# [What you have to do]
Return the stretch of the data from the line containing "What distance away" through the end as a JSON list of strings, one string per line, skipping blank lines.

--------------------

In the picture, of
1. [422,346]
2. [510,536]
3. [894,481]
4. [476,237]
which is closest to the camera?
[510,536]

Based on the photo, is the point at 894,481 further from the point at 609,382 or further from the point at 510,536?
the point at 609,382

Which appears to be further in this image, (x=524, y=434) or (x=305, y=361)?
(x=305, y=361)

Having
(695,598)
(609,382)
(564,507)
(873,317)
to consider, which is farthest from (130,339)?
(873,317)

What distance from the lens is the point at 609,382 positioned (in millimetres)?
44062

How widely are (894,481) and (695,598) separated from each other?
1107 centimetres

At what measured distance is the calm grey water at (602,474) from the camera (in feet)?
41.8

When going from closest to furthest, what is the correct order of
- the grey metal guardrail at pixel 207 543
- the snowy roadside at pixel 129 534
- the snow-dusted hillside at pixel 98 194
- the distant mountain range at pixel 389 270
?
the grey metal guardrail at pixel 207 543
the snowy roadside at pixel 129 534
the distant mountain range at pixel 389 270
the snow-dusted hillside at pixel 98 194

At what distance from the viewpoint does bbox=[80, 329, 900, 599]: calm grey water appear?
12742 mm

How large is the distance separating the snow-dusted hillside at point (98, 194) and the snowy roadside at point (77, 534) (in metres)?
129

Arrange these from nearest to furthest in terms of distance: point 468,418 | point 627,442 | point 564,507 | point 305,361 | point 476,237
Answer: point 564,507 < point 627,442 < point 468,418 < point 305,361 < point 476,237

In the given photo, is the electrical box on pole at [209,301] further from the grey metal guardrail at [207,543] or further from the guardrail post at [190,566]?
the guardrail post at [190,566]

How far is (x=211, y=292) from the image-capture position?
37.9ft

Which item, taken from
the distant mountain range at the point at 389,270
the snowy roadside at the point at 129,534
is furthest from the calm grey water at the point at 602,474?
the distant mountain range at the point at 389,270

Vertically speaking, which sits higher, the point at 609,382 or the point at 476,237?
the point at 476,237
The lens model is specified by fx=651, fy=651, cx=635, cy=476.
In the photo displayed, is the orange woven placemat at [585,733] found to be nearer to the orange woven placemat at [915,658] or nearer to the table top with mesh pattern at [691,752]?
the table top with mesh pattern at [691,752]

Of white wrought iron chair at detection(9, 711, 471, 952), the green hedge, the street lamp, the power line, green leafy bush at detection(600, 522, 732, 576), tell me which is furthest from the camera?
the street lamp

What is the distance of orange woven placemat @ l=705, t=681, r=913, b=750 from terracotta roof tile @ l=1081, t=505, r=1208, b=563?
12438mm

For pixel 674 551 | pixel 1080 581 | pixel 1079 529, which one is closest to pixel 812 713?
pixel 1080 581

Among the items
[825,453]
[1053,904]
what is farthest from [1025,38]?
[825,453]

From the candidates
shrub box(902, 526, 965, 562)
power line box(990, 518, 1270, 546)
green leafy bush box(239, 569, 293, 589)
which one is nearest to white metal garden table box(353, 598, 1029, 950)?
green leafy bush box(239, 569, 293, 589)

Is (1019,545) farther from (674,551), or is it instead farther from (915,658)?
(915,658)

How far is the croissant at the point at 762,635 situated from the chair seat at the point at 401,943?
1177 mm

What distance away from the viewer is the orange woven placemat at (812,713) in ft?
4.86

--------------------

# [Task answer]
[
  "What distance away from the viewer is the orange woven placemat at (812,713) in ft?",
  "4.86"
]